Goldendoodle dogs are gaining popularity, especially with many celebrities now owning goldendoodles.
Goldendoodle Breed Specific
First generation Goldendoodles are considered to have “hybrid vigor” because they come directly from full-bred dogs with a reputation for desirable qualities. This hybrid vigor makes them suitable as pets.
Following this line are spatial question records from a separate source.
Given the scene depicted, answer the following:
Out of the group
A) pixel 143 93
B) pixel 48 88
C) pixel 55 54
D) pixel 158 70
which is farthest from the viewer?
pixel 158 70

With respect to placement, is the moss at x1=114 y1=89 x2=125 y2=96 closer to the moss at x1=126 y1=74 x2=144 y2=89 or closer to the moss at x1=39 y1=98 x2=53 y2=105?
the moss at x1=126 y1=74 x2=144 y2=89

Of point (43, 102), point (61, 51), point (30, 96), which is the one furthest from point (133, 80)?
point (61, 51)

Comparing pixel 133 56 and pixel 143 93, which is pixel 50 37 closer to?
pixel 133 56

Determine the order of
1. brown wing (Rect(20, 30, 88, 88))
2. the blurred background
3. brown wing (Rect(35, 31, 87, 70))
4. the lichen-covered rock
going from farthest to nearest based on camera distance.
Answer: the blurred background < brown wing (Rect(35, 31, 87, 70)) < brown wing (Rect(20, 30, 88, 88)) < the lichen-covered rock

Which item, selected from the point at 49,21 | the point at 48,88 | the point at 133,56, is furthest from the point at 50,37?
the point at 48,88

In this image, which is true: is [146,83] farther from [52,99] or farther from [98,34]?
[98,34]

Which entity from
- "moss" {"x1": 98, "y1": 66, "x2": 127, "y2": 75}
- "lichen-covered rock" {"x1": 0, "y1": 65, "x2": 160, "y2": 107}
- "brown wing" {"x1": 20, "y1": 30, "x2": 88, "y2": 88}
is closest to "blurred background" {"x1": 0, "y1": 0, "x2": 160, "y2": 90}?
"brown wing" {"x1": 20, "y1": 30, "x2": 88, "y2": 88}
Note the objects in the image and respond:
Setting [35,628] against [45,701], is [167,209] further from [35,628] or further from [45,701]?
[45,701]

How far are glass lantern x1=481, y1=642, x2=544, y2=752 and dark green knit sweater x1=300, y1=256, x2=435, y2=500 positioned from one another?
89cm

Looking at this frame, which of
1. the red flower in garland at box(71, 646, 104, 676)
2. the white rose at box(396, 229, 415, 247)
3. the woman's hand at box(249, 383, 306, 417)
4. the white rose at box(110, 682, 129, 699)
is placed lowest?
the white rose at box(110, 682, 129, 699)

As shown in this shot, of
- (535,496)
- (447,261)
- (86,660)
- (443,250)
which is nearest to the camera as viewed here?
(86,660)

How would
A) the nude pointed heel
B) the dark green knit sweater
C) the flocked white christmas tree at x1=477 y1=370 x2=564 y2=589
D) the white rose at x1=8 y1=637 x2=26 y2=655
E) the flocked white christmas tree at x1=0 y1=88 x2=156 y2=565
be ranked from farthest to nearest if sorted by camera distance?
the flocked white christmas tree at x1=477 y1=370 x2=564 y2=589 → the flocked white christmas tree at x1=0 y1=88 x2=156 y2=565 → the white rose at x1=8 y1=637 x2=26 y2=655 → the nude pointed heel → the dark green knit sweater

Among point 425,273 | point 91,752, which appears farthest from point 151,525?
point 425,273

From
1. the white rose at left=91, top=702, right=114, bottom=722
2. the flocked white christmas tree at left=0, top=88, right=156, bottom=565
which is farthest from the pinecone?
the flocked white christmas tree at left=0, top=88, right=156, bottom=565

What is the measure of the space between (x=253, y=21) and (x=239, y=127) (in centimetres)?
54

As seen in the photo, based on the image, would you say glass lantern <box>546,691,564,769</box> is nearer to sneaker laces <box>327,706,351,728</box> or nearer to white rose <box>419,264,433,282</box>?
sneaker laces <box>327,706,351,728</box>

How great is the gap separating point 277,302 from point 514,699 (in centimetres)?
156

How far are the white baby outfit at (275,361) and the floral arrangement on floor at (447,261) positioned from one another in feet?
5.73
The first generation or those that are directly descended from a full bred Golden retriever and a full-bred Poodle, are classified as F1. The F1B is a backcross between a Goldendoodle and a poodle and an F2 is a cross between one Goldendoodle and another Goldendoodle.
Depending on which genes dominate, their fur may be curly, wavy or straight and between 4 and 8 inches long when not clipped. The combination also makes their fur particularly suitable for those who have allergies because they shed little or not at all.
They may be closer to the size of a Retriever (though not quite so large) or to the size of a poodle. Most of them hit an average between the two breeds. A standard Goldendoodle weighs 45 pounds or more at adulthood. Medium-sized doodles range between 30 and 45 pounds. Miniatures weigh between 15 and 30 pounds.
Goldendoodles should have their fur trimmed every few weeks to keep it from getting long and tangled. Comb their regularly.
Both Golden Retrievers and Poodles are known for their intelligence and trainability. This makes Goldendoodles particularly smart and easily handled, though how well they learn depends on the amount of time you spend with them. When left alone the majority of the time, their behavioral skills will suffer.
There are no major health concerns involved with Goldendoodles but the few that may come up are:
- VonWillebrand’s – a blood clotting disorder found in some Golden Retrievers and Poodles
- Progressive Retinal Atrophy (PRA)
- Canine Hip Dysplasia (CHD) – more common in Golden Retrievers than Poodles
- Elbow and patella disorders
A vet should be consulted concerning genetic testing for these disorders though the mix of a golden retriever and a poodle in the first generation most often produces a very healthy dog.
Goldendoodles can live for up to 15 years.
Registry of Goldendoodles
The Goldendoodle Association of North America or “GANA” was established to keep a record of Goldendoodle breeds and follow the breed lines for the purpose of ensuring good health and development down through the lines.